*PROVIDED RECORDS*.
◆ ◆ ◆

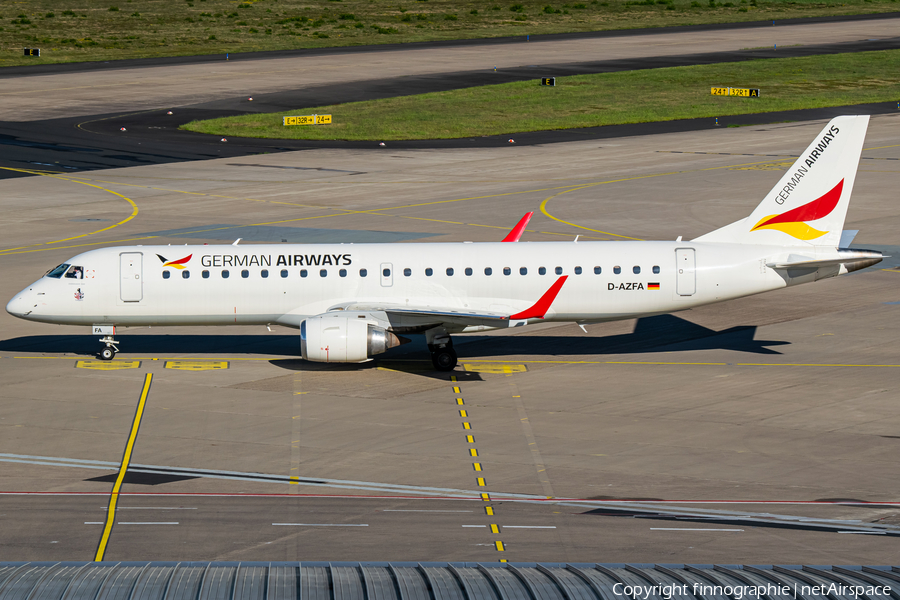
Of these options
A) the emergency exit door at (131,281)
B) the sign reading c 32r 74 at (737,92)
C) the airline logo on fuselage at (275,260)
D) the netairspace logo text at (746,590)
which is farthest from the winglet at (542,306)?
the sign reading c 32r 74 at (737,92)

◆ ◆ ◆

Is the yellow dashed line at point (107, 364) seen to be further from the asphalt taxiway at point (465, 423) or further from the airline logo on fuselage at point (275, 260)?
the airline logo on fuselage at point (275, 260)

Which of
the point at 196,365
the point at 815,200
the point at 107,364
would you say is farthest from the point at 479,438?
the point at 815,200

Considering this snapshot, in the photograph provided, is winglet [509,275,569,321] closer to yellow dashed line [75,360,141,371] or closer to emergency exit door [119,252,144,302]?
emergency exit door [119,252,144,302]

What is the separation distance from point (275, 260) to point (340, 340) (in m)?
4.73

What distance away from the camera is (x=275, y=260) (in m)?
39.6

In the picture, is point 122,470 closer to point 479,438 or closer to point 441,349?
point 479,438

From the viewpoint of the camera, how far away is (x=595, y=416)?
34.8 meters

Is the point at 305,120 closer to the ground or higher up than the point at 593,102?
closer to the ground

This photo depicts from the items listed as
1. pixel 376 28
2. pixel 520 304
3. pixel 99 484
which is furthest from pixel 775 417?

◆ ◆ ◆

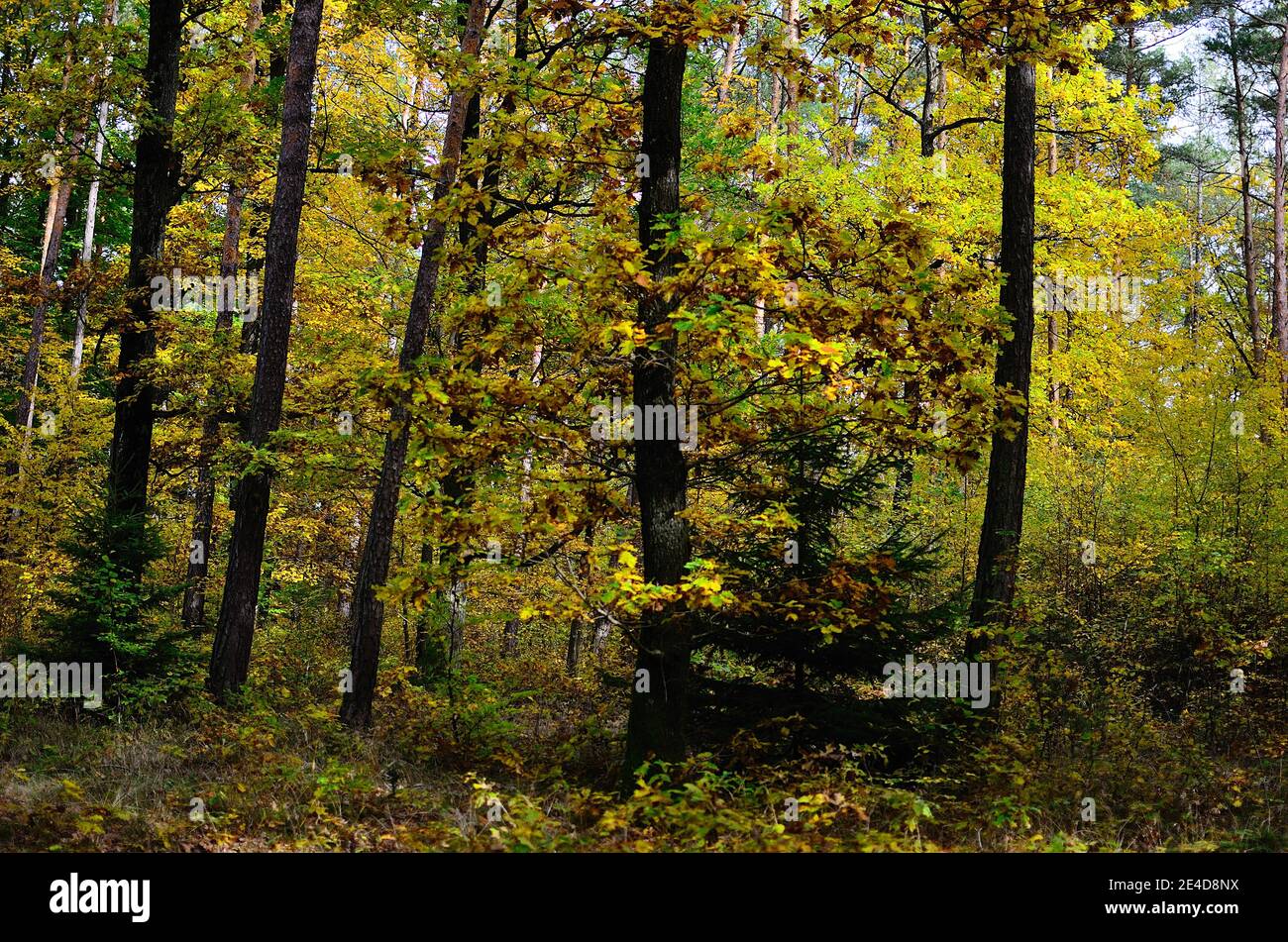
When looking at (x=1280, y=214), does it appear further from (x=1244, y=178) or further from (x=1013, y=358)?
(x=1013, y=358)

◆ ◆ ◆

*WRITTEN REQUEST*.
Please count the lines in the data above that contain the string "logo", matching case exactly, and give only the number.

*IN RESPONSE*.
4